- _What is being asked_: Rescale the items from the line containing "How widely are" through the end of the items, both ends included, and reproduce every line with the requests unchanged. Multiply each distance given in the answers by 2.25 and round it to the same number of decimal places it had, rounding halves up.

- _Provided records_:
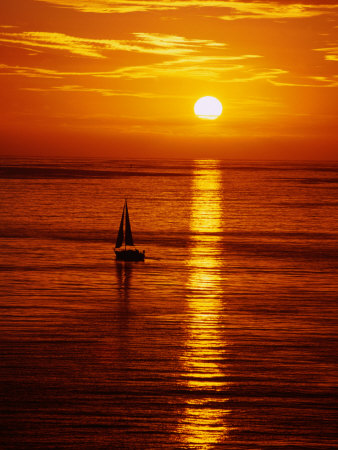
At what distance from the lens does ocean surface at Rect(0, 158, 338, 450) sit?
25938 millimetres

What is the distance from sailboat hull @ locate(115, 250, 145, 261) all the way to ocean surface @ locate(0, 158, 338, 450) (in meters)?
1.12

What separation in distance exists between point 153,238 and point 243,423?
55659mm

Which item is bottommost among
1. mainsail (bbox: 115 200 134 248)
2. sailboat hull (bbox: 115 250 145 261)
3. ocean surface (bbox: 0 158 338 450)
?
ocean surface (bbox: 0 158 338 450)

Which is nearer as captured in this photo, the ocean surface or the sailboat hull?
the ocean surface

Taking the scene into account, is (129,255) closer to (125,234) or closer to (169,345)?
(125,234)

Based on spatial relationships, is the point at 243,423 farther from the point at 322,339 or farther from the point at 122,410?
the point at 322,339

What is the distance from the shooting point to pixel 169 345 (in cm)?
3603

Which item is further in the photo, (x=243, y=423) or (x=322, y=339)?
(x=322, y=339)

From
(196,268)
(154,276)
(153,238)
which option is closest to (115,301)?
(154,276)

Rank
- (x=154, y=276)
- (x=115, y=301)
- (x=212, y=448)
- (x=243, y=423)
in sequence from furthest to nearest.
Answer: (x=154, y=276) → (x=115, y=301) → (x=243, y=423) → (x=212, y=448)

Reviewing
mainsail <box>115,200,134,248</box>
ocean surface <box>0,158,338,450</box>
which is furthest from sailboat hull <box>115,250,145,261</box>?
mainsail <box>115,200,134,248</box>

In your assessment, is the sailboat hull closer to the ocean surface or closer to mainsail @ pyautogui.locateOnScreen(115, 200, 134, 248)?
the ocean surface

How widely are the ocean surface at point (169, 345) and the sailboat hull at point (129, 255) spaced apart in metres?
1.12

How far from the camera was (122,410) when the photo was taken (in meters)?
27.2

- _The output_:
How widely are the ocean surface at point (169, 345) and the sailboat hull at point (129, 255) spaced apart in metres?
2.52

How far from the camera was (122,410) when the photo was taken (in meters)?
61.2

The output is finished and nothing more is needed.